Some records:
____

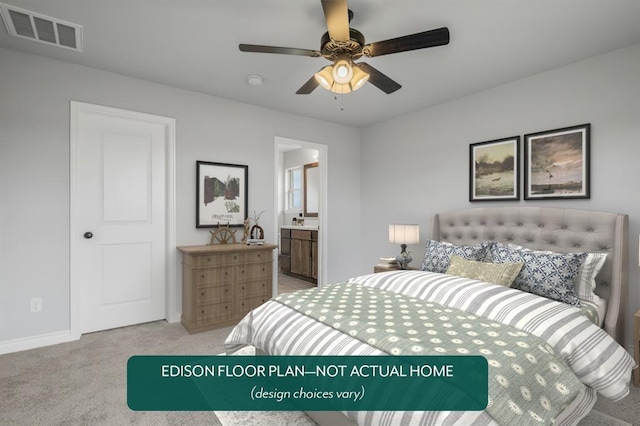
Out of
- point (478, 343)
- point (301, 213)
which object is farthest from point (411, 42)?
point (301, 213)

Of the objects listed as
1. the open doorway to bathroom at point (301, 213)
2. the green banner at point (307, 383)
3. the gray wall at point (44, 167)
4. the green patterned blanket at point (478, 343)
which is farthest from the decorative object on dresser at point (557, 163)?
the gray wall at point (44, 167)

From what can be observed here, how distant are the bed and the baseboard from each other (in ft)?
6.00

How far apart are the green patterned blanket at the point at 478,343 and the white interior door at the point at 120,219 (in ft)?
6.92

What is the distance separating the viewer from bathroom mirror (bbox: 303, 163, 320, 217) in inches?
242

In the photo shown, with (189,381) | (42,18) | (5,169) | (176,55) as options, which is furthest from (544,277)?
(5,169)

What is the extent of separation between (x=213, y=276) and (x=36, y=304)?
1.45 m

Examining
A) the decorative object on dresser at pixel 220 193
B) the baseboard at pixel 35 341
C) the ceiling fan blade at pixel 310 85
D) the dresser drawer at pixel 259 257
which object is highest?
the ceiling fan blade at pixel 310 85

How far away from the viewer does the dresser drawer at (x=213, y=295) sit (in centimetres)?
315

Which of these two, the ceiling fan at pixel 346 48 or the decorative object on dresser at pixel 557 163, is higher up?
the ceiling fan at pixel 346 48

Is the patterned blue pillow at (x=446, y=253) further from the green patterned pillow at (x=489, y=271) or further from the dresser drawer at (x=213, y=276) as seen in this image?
the dresser drawer at (x=213, y=276)

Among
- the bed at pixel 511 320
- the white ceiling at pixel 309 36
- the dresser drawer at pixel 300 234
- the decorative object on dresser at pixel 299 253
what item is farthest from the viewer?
the dresser drawer at pixel 300 234

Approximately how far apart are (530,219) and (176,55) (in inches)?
135

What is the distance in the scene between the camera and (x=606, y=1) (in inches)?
77.9

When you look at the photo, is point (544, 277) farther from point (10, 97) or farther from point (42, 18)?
point (10, 97)
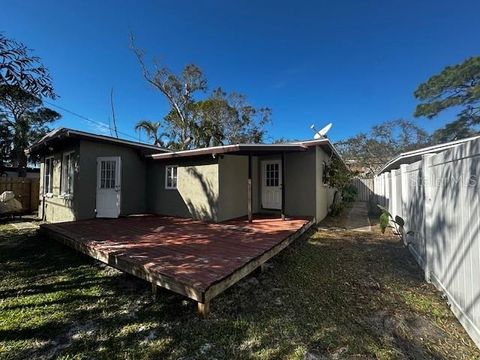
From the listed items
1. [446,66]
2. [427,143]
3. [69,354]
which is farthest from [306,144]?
[427,143]

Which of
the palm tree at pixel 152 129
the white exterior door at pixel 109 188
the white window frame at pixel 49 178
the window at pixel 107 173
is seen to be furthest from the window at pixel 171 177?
the palm tree at pixel 152 129

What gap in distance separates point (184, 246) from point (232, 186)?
3.96 m

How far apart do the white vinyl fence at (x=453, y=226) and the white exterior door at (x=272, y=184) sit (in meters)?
5.09

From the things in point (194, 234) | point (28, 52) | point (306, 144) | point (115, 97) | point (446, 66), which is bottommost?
point (194, 234)

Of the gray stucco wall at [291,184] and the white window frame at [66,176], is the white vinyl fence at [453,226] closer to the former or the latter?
the gray stucco wall at [291,184]

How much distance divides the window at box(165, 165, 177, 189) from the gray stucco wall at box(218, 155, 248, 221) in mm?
2274

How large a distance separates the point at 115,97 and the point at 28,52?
16.5m

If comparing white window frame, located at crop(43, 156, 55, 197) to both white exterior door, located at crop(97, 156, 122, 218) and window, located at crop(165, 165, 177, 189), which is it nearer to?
white exterior door, located at crop(97, 156, 122, 218)

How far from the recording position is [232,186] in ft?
29.0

____

_PROBLEM_
Retype the data exactly, starting at the line that contains "How far apart do" and continuing through the end of the data.

_ANSWER IN FULL_
How far apart do the white vinyl fence at (x=453, y=226) and the white exterior door at (x=272, y=184) sit (in meters)?
5.09

From the things in point (194, 234) | point (28, 52) | point (306, 144) | point (115, 97) | point (446, 66), which is bottommost?
point (194, 234)

Of the gray stucco wall at [291,184] and the white window frame at [66,176], is the white vinyl fence at [453,226] closer to the former or the latter?
the gray stucco wall at [291,184]

How much distance divides the window at box(165, 165, 177, 189) from the gray stucco wall at box(218, 155, 248, 221) in mm?
2274

How large a distance separates the point at 115,97 and the point at 28,52?
16.5m

If comparing white window frame, located at crop(43, 156, 55, 197) to both white exterior door, located at crop(97, 156, 122, 218) and window, located at crop(165, 165, 177, 189), which is it nearer to?
white exterior door, located at crop(97, 156, 122, 218)

How far from the recording position is [232,186] in ft?
29.0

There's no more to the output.